Upon “careful consideration of the evidence,” ALJ Chess found that Plaintiff's “statements concerning the intensity, persistence and limiting effects of [her] symptoms are not entirely consistent with the medical evidence and other evidence in the record.” (R. at 24).

ALJ Chess determined that Plaintiff is unable to perform any past relevant work. (R. at 31). ALJ Chess relied on testimony from a Vocational Expert (“VE”) to determine that given Plaintiff's age, education, work experience, and RFC, she could perform light exertional, unskilled jobs that exist in significant numbers in the national economy, such as an office mail clerk, copy machine operator, or office helper. (R. at 31-33). Consequently, ALJ Chess concluded that Plaintiff “has not been under a disability, as defined in the Social Security Act, since June 10, 2021, the date the application was filed (20 CFR 416.920(g)).” (R. at 33).

II. STANDARD OF REVIEW

The Court's review “is limited to determining whether the Commissioner's decision is supported by substantial evidence and was made pursuant to proper legal standards.” Winn v. Comm'r of Soc. Sec., 615 Fed.Appx. 315, 320 (6th Cir. 2015); see 42 U.S.C. § 405(g). “[S]ubstantial evidence is defined as ‘more than a scintilla of evidence but less than a preponderance; it is such relevant evidence as a reasonable mind might accept as adequate to support a conclusion.'” Rogers v. Comm'r of Soc. Sec., 486 F.3d 234, 241 (6th Cir. 2007) (quoting Cutlip v. Sec'y of Health & Human Servs., 25 F.3d 284, 286 (6th Cir. 1994)). The Commissioner's findings of fact must also be based upon the record as a whole. Harris v. Heckler, 756 F.2d 431, 435 (6th Cir. 1985). To this end, the Court must “take into account whatever in the record fairly detracts from [the] weight” of the Commissioner's decision. Rhodes v. Comm'r of Soc. Sec., No. 2:13-cv-1147, 2015 WL 4881574, at *2 (S.D. Ohio Aug. 17, 2015). But “[i]f the ALJ commits an error of law, the court must reverse and remand, ‘even if the factual determinations are otherwise supported by substantial evidence and the outcome on remand is unlikely to be different.'” Reynolds v. Comm'r of Soc. Sec., 424 Fed.Appx. 411, 414 (6th Cir. 2011) (quoting Kalmbach v. Comm'r of Soc. Sec., 409 Fed.Appx. 852, 859 (6th Cir. 2011)).

III. DISCUSSION

In her Statement of Errors, Plaintiff contends that ALJ Chess erred by using the wrong legal standard and by relying on flawed opinion evidence, thus creating an unwarranted additional procedural burden for her to overcome. (Doc. 10 at 5-15).
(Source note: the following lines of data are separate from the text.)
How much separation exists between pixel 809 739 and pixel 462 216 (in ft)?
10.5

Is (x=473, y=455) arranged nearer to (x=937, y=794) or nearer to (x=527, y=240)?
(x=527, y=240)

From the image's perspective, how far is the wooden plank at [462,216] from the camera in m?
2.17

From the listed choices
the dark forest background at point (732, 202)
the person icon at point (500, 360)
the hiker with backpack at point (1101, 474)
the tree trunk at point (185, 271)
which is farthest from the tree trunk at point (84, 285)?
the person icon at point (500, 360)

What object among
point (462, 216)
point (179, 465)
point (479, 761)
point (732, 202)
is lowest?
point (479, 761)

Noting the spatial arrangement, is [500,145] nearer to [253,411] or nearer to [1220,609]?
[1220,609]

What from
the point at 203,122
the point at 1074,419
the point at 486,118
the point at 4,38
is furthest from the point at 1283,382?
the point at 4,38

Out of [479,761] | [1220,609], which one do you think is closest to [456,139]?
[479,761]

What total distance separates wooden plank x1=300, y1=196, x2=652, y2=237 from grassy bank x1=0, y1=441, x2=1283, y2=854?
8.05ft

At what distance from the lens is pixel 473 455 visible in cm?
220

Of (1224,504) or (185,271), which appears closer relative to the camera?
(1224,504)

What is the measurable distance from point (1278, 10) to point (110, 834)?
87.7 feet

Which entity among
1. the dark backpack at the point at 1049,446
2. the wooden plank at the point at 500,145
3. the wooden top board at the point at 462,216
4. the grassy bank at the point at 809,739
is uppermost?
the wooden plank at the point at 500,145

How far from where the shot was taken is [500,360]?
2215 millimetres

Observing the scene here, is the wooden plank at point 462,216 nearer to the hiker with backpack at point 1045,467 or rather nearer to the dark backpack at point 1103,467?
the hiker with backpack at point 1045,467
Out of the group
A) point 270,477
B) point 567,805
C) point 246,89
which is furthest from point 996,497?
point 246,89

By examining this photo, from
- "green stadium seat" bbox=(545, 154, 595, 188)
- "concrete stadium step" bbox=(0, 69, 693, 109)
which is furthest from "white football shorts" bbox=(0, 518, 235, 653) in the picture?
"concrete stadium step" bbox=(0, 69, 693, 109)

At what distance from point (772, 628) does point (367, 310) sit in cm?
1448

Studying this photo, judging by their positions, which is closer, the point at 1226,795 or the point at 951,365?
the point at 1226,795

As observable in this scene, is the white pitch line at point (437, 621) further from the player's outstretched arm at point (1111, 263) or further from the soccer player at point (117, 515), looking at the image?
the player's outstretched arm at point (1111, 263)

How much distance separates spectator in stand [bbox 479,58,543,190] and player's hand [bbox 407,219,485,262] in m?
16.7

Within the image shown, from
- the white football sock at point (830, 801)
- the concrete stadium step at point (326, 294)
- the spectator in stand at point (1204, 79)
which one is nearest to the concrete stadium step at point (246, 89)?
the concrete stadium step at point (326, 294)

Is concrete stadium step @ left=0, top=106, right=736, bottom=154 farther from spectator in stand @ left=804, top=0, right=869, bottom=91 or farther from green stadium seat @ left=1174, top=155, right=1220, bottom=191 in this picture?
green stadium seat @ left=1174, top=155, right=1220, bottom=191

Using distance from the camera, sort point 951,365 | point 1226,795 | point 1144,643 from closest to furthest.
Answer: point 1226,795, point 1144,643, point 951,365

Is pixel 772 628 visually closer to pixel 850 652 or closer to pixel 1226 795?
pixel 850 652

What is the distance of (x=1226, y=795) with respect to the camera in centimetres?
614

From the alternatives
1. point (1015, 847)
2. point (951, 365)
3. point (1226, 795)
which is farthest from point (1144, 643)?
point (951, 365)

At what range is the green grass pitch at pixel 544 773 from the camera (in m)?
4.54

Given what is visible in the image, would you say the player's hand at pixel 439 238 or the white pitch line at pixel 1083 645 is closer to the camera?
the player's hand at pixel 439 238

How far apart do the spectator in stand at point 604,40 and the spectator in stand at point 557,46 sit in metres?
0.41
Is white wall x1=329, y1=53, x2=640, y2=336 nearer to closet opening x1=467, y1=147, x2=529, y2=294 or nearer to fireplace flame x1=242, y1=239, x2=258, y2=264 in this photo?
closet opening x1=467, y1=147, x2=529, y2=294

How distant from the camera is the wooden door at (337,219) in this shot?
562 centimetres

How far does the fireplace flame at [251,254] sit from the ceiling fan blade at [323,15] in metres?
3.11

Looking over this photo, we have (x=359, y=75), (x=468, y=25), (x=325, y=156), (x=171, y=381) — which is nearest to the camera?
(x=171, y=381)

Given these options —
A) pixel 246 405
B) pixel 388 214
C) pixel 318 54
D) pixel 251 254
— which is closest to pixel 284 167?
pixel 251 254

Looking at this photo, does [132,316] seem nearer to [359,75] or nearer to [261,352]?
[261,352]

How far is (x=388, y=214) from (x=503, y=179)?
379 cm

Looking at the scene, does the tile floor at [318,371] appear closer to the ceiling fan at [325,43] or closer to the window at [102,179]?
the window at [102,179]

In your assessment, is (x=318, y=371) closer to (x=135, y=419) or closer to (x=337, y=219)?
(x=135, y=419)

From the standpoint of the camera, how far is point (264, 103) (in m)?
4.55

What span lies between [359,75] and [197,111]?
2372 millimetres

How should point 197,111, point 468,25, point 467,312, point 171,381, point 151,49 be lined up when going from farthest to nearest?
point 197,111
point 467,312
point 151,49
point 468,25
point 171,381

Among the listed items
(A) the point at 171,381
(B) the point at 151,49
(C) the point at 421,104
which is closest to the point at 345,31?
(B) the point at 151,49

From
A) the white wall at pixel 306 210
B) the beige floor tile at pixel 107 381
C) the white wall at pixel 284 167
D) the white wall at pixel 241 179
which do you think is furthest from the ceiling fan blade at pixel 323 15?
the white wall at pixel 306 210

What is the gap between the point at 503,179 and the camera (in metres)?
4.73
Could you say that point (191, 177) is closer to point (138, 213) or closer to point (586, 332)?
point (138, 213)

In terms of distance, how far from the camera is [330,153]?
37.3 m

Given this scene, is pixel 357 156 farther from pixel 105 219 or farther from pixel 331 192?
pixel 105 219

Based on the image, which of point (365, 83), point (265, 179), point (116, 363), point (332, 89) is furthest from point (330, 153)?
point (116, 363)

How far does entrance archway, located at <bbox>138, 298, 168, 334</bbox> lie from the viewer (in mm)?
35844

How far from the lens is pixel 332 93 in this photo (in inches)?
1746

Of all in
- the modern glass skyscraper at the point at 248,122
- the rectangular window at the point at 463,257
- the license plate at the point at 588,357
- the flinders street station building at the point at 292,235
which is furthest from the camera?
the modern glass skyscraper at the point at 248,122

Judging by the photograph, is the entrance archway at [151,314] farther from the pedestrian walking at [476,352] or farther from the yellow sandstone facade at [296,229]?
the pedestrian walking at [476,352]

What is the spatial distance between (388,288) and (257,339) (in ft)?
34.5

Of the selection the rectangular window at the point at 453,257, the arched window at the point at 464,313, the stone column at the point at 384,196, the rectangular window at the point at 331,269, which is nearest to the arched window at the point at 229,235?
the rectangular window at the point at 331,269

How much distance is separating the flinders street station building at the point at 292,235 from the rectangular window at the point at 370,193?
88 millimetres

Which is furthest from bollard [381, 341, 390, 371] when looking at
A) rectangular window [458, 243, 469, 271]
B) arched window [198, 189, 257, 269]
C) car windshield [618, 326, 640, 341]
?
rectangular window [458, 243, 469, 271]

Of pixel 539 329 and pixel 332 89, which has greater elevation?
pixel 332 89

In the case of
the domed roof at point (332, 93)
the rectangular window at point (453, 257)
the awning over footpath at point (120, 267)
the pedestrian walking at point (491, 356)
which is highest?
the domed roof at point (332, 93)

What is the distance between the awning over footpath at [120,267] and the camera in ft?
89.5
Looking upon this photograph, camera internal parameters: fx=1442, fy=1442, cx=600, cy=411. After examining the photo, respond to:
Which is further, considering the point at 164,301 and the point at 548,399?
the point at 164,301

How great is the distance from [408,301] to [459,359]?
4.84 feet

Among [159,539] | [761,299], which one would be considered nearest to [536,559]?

More specifically, Plaintiff argues that ALJ Chess premised her entire review on the belief that she was bound by ALJ Adkins' prior findings, absent new and material evidence or changed circumstances, and then she generally adopted ALJ Adkins' findings. (Id.). Plaintiff says this error tainted ALJ Chess's entire decision, and the fact that she provided a review of the newly submitted evidence and imposed a slightly different RFC is immaterial to the error of law. (Id. at 14).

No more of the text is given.